#### Texto proporcionado

/---

Como bien sabe, en aquellos tiempos estaban todavía en boga las teorías humoral y miasmática. Al igual que Hipócrates, el grueso de los médicos de su época pensaba que las enfermedades eran producto de un exceso o un déficit de alguno de los cuatro humores. Los miasmáticos aseguraban que las enfermedades las diseminaban los “males aires” o miasmas, de allí la costumbre de ventilar continuamente los pabellones de los sanatorios y evitar en ellos los hacinamientos. Era difícil, por lo tanto, aceptar lo que usted sugería: que era cierta materia que llevaban los médicos de los anfiteatros a las salas de parto lo que producía las famosas fiebres puerperales.

Desde el siglo XXI puedo confirmarle  que construyó usted su argumentación de manera impecable. Todos sabían que esas  fiebres eran más comunes en los partos hospitalarios que en los que se atendían en el hogar, que eran la gran mayoría. Pero en su caso había una incógnita adicional: la tasa de mortalidad en el Pabellón Uno de la Clínica de Maternidad de su hospital era muy superior (29%) a la del Pabellón Dos (3%), a pesar de que en ambos se atendían a mujeres pobres, en el mismo tipo de salas de expulsión y con las mismas técnicas. Intrigado por esas diferencias estudió todas las otras posibles causas de esta mortal enfermedad: el hacinamiento (más común en el Pabellón Dos), el clima y hasta las prácticas religiosas. La única diferencia que advirtió fue el tipo de personal. El Pabellón Uno era un centro de enseñanza para estudiantes de medicina, mientras que el Pabellón Dos era un centro de capacitación de parteras.

La clave se la dio la muerte de su colega y amigo Jakob Kolletschka, profesor de medicina forense, quien accidentalmente se lesionó con un bisturí al estar realizando una autopsia. Adquirió una infección que lo llevó a la tumba y los estudios patológicos mostraron que había fallecido por una infección muy similar a la que desarrollaban las mujeres que sufrían de fiebre materna. La teoría microbiana de la enfermedad aún no había nacido y usted correctamente concluyó que la “materia cadavérica” que transportaban los médicos y los estudiantes de medicina de los anfiteatros (a los que no tenían acceso las parteras) a las salas de parto debía ser la responsable de la infección puerperal.

Recordará usted que a mediados de mayo de 1847 instituyó en su servicio el doble lavado de manos antes de cada parto, primero con agua jabonosa y después con agua clorada. El resultado fue sorprendente: la tasa de mortalidad por fiebre puerperal en el Pabellón Uno disminuyó a 2.2% en junio y a casi cero a finales del año. ¡Había usted descubierto el origen de las fiebres maternas!

\---

#### Información suministrada
/---

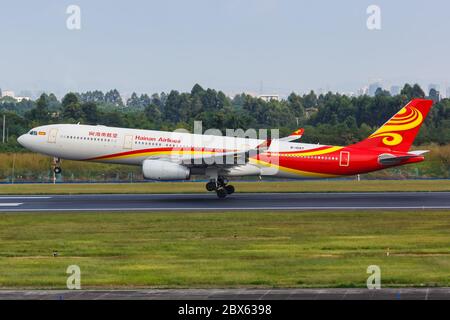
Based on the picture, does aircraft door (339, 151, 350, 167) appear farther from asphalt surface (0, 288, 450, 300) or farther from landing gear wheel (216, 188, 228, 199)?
asphalt surface (0, 288, 450, 300)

\---

#### Detalles del ejercicio
Copie sin alteraciones el fragmento del texto que comienza en las palabras "La clave se" y termina después de "la infección puerperal.". Base sus respuestas exclusivamente en el texto.

#### Respuesta
La clave se la dio la muerte de su colega y amigo Jakob Kolletschka, profesor de medicina forense, quien accidentalmente se lesionó con un bisturí al estar realizando una autopsia. Adquirió una infección que lo llevó a la tumba y los estudios patológicos mostraron que había fallecido por una infección muy similar a la que desarrollaban las mujeres que sufrían de fiebre materna. La teoría microbiana de la enfermedad aún no había nacido y usted correctamente concluyó que la “materia cadavérica” que transportaban los médicos y los estudiantes de medicina de los anfiteatros (a los que no tenían acceso las parteras) a las salas de parto debía ser la responsable de la infección puerperal.